C’est donc toutes ces conclusions que nous allons prendre en compte dans le cadre de la rédaction de la nouvelle mouture du Code de la presse. Lequel, je l’espère, sera voté d’ici la fin du premier semestre 2016. Dès qu’on aura terminé la rédaction de la mouture, il y aura un atelier de partage qui se chargera de la validation.
Les médias de service public sont souvent confrontés à des difficultés économiques. Quels schémas pour leur financement ?
Quand le budget 2016 passait devant le Conseil des ministres, le chef de l’Etat a attiré l’attention sur le financement de la presse publique. Le ministre de l’Economie et des Finances m’avait dit, à l’époque, qu’une réflexion était en train d’être menée pour voir comment sortir les médias publics de leur situation. Je crois que, dans le cadre de la loi rectificative des Finances, l’Etat a mis à ce niveau 100 millions de FCfa pour appuyer un peu l’Agence de presse sénégalaise…

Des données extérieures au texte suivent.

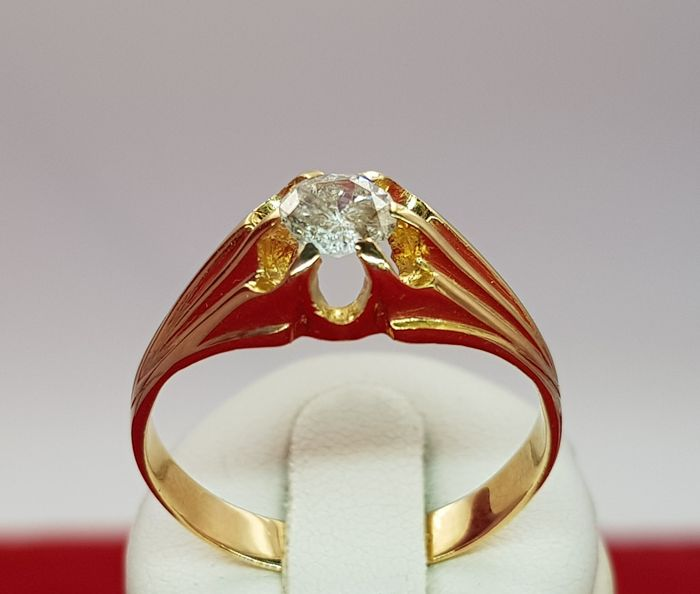 Solitaire ring in yellow gold of 18 kt with a large diamond of 0.50 ct, quality I1 and colour G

Le président de la République est conscient du rôle des médias publics et il sait qu’ils doivent être soutenus. Des actions seront menées dans ce sens afin que les difficultés que ces médias publics traversent soient de mauvais souvenirs. A chaque fois qu’il y a un problème à ce niveau, le chef de l’Etat est intervenu personnellement en donnant des instructions pour que ces problèmes soient résolus.
Pourquoi les statuts qui doivent régir la Maison de la presse ne sont pas encore définis ?
A l’arrivée du président de la République, beaucoup de structures n’avaient pas de statuts. C’est le cas de la Maison de la presse, la Place du souvenir africain, le Monument de la Renaissance africaine, le Grand Théatre national ainsi que le Musée des civilisations noires qu’on est en train de construire. Il s’agit d’infrastructures qui ont été réalisées suivant la volonté de quelqu’un. Le président Macky Sall nous a instruit d’en élaborer des statuts. Et c’est ce que nous sommes en train de faire.
Pour le musée, qui sera bientôt terminé, il verra, d’ici la fin du premier semestre, son statut adopté. Le problème par rapport à la Maison de la presse est peut-être lié au fait qu’on a trouvé un lieu construit, non utilisé et fermé qu’on a décidé de l’ouvrir et de l’occuper. C’est cette occupation qui a semblé poser problème. Ce n’est pas le statut en tant que tel qui pose problème au niveau des hommes de médias, mais le fait qu’on ait nommé un administrateur.
Pourtant, cet administrateur, il est journaliste. Il a les compétences requises pour administrer cette maison. La preuve, les efforts qu’il a faits pour que tout le monde s’intéresse maintenant à la Maison de la presse. Actuellement, nous sommes en train de voir avec toutes les associations comment occuper rationnellement cette infrastructure.